Excerpt:
^^^^^^^^^^^^^^^^

The Unusual Activity Analysis Report can be used to monitor unusual transaction activity and to determine whether such activity is Board related. According to JPMC, the Board has flagged four allowable codes to be reported on the Unusual Activity Analysis Report: 7230- Beauty Shops and Barber Shops, 7273-Dating & Escort Services, 7299-Miscellaneous Personal Services (Not Elsewhere Classified), and 7631-Watch, Clock & Jewelry Repair. For calendar year 2011, only one of the four flagged codes, MCC 7299, appeared on the report because it was the only code to generate activity. The report indicated that 11 cardholders made 20 purchases totaling $12,065.68. We did not find evidence that these transactions were for other than appropriate Board purposes.
JPMC shows attempted but declined transactions, including transactions for blocked MCCs, on the Declines Report, which lists the date and time of attempted transactions and explains why a transaction has been declined. The Declines Report also lists transactions that were declined for reasons such as "exceeds single transaction limit for account." During calendar year 2011, the Declines Report listed 344 declined transactions for various reasons, such as closed account, card expired, or invalid expiration date. We believe that the Declines Report could be useful in determining the types of purchases cardholders attempt to make, including those that are fraudulent.
The program coordinator does not monitor the Unusual Activity Analysis Report or the Declines Report because he stated that he has not found any past wrongdoing by cardholders. He explained to us that he essentially reviews declined transactions as they occur because cardholders call and inform him of their declined transactions. We believe that regular inspections of the Declines and the Unusual Activity Analysis Reports would strengthen the controls designed to prevent and detect misuse and fraudulent use of purchase cards.
The Board can make better use of the available tools to prevent unauthorized or fraudulent purchase card transactions and detect suspicious use. Although we did not find evidence of any fraudulent transactions during our audit, opportunities exist for unauthorized or fraudulent purchases to occur because cardholders currently have access to merchants that provide goods and services that may be unrelated to official Board business. In addition, the program coordinator is not monitoring appropriate JPMC-generated reports on a regular basis to detect possible fraudulent, unusual, or suspicious purchase card activity.

^^^^^^^^^^^^^^^^

Entries provided:

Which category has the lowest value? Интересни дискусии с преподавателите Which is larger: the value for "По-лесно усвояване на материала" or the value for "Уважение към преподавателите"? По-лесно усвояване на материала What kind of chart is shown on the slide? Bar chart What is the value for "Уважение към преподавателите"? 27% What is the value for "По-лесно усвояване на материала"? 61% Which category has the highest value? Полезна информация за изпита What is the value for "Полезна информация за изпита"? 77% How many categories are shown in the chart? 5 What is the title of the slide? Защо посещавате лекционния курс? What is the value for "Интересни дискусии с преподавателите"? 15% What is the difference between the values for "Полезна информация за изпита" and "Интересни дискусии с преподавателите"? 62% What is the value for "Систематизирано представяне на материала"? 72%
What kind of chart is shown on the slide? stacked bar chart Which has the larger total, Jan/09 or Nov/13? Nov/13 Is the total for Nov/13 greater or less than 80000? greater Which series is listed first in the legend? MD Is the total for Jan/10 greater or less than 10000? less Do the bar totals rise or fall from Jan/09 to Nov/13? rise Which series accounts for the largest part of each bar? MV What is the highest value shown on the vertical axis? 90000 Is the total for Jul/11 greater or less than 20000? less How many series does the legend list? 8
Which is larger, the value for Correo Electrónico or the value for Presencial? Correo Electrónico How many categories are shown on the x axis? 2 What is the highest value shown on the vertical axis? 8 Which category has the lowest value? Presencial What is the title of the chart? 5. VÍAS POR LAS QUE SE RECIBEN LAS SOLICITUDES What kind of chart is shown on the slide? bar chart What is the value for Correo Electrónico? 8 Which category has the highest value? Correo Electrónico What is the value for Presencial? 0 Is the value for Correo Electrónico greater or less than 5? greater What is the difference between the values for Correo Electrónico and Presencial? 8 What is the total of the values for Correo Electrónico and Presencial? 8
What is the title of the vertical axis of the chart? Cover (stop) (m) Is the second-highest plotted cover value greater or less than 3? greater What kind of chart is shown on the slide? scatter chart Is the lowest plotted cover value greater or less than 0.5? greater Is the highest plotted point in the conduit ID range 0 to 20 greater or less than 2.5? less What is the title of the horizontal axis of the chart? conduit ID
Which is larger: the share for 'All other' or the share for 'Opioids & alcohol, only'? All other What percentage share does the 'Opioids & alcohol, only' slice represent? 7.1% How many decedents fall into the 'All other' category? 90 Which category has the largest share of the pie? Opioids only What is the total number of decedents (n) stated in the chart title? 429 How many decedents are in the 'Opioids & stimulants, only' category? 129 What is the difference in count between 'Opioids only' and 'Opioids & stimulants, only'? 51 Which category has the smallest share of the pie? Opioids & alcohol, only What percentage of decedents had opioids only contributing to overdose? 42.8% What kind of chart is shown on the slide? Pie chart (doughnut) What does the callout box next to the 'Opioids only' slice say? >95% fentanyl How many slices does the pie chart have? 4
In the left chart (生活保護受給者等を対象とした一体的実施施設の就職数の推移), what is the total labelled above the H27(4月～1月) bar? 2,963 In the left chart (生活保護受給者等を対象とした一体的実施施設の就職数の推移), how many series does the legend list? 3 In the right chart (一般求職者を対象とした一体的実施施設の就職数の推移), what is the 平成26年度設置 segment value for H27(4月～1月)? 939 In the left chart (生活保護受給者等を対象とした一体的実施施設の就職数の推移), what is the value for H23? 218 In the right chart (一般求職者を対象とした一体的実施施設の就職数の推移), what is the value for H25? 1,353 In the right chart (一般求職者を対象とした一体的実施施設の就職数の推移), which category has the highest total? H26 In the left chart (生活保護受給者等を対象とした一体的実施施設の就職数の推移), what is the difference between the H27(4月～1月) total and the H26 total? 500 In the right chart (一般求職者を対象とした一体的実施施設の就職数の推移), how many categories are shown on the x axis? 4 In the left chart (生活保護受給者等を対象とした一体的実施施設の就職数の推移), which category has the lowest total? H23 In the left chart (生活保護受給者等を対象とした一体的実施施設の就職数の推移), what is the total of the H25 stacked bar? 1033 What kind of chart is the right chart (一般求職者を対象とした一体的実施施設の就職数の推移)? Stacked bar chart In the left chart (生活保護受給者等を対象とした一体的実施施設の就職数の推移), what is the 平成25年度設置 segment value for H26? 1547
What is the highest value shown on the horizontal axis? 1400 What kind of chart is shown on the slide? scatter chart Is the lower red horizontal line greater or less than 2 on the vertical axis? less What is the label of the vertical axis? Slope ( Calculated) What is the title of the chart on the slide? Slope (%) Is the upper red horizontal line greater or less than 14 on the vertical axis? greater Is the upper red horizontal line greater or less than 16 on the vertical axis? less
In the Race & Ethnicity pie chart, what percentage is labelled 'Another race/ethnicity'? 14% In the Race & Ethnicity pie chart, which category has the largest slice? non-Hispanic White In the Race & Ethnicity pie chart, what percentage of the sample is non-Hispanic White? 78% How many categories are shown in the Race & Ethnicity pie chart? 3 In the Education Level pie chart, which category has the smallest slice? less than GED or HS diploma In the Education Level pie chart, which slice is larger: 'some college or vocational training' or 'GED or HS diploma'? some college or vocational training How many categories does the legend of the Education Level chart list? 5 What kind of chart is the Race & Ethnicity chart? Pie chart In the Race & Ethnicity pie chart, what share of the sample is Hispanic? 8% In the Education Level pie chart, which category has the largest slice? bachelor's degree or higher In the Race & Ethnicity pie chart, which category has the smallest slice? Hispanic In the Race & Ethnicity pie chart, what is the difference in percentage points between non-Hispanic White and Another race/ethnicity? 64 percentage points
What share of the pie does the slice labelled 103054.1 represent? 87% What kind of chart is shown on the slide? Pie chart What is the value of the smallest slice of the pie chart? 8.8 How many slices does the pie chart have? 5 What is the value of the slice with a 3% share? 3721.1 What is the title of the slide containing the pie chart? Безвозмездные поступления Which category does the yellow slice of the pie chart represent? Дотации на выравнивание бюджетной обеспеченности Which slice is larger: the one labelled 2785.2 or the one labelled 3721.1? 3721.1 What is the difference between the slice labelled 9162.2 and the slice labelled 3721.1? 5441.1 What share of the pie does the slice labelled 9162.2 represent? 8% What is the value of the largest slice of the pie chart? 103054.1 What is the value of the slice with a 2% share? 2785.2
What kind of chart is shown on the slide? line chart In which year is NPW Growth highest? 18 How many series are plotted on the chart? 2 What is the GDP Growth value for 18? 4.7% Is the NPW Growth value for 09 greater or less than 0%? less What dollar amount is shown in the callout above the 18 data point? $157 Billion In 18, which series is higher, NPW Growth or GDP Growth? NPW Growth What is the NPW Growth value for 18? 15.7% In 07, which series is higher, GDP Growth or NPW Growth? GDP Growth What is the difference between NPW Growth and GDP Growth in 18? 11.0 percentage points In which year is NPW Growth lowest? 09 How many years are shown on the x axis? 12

^^^^^^^^^^^^^^^^

Task instructions: From the excerpt on the Board's purchase card controls, reproduce the passage starting at "The program coordinator does" and ending at "of purchase cards.", word for word.

Solution:
The program coordinator does not monitor the Unusual Activity Analysis Report or the Declines Report because he stated that he has not found any past wrongdoing by cardholders. He explained to us that he essentially reviews declined transactions as they occur because cardholders call and inform him of their declined transactions. We believe that regular inspections of the Declines and the Unusual Activity Analysis Reports would strengthen the controls designed to prevent and detect misuse and fraudulent use of purchase cards.